In an Op-Ed post published in the Financial Times, Pillsbury international trade partner Chris Wall and attorney Aaron Hutman discussed the U.S. State Department’s “Responsible Investment Reporting Requirements” for Myanmar (also known as Burma) issued in late May.

Wall and Hutman wrote, “The approach is creative and potentially path-breaking, offering a win for all stakeholders, and could provide lessons for future sanctions programs. But like all sanctions programs, its effectiveness will depend on the particular circumstances on the ground.”

They argued that the U.S. should establish a process for Specially Designated Nationals (those on the so-called U.S. “black list”) to step forward, with a clear criteria for the information they need to provide. “The people and entities on the SDN list are principally cronies of the previous military regime who enjoyed privileged access to natural resources concessions and other largesse,” both authors explained. “Their economic interests are pervasive and the Myanmar economy lacks transparency, so it is often difficult if not impossible for U.S. companies to conduct the due diligence necessary to avoid business dealings with them.”
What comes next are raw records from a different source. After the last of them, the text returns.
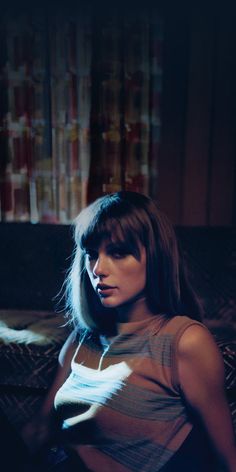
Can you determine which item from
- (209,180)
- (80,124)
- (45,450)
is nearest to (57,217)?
(80,124)

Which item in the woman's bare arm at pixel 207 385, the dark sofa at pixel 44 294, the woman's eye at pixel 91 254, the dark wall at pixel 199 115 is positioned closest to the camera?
the woman's bare arm at pixel 207 385

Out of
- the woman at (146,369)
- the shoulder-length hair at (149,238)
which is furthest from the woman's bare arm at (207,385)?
the shoulder-length hair at (149,238)

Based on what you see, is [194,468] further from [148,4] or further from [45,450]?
[148,4]

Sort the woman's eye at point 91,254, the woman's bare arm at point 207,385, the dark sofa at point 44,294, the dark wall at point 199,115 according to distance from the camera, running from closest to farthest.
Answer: the woman's bare arm at point 207,385 < the woman's eye at point 91,254 < the dark sofa at point 44,294 < the dark wall at point 199,115

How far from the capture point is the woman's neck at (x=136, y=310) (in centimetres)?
108

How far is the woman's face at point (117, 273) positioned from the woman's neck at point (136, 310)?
4cm

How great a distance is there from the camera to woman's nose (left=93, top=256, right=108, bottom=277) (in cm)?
102

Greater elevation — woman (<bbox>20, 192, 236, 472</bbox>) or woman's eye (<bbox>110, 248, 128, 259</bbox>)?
woman's eye (<bbox>110, 248, 128, 259</bbox>)

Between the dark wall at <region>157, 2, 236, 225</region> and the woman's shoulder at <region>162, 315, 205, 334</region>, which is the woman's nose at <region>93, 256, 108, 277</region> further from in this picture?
the dark wall at <region>157, 2, 236, 225</region>

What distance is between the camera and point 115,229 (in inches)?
40.1

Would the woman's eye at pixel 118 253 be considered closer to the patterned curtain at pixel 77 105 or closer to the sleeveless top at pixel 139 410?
the sleeveless top at pixel 139 410

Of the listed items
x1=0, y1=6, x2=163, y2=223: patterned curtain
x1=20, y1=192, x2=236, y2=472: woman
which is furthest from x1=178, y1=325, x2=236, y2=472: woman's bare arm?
x1=0, y1=6, x2=163, y2=223: patterned curtain

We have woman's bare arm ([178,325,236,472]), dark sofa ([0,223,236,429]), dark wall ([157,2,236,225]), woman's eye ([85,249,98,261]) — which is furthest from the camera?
dark wall ([157,2,236,225])

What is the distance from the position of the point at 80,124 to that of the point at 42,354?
5.18 ft
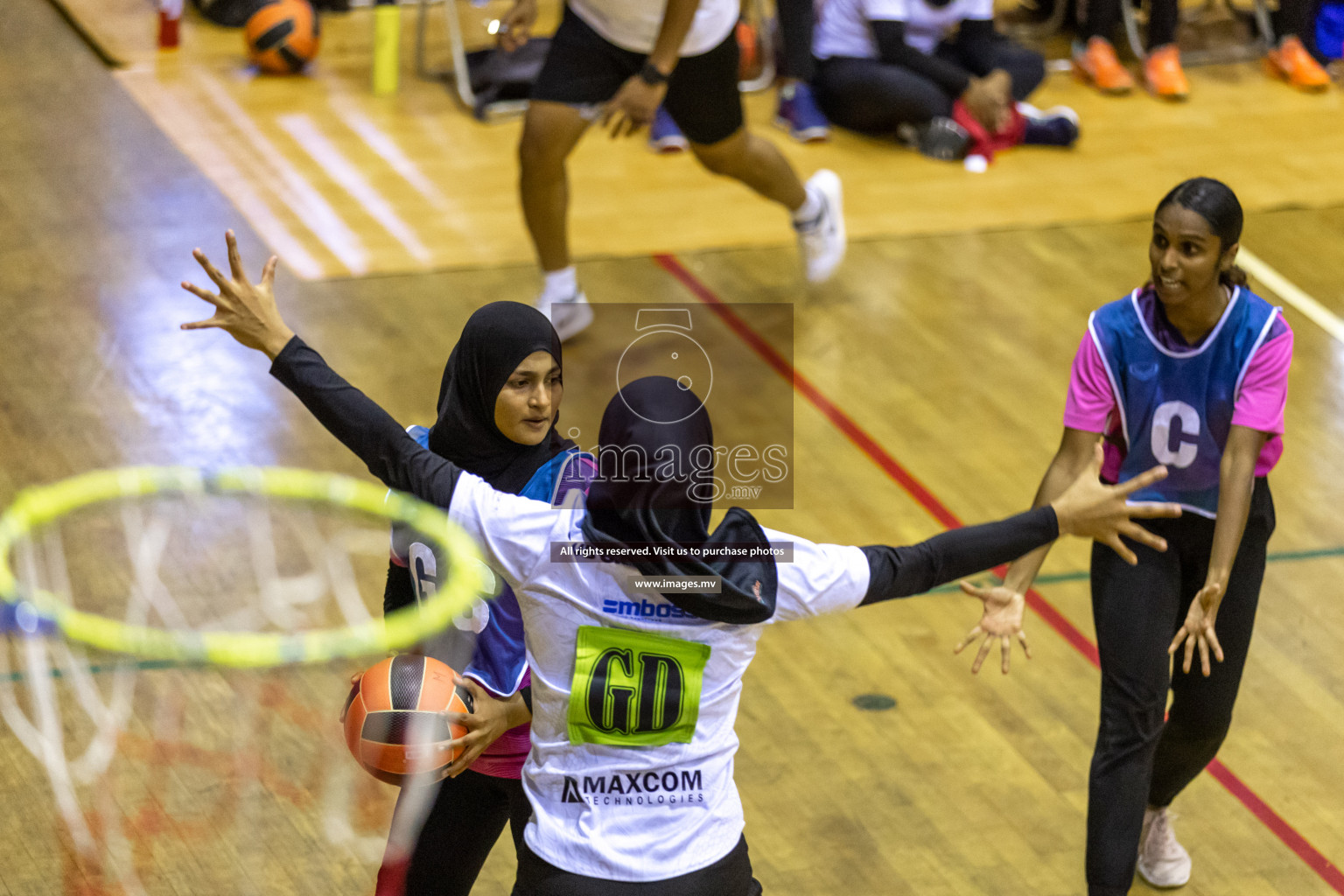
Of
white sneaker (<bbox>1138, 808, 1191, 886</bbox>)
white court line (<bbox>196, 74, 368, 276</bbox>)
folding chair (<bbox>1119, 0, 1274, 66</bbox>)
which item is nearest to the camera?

“The ultimate question is whether the U.S. attempt to promote responsible investment will impact economic development and how it benefits the people of Myanmar,” Wall and Hutman concluded. “The regime needs to show tangible economic benefits, and opposition leader Aung San Suu Kyi, who announced at the World Economic Forum in April her intention to run for president in 2015 if the necessary constitutional changes are implemented, is pressing the government hard on the issue. In the end, whether this new sanctions approach will work may depend on how that political contest plays out.”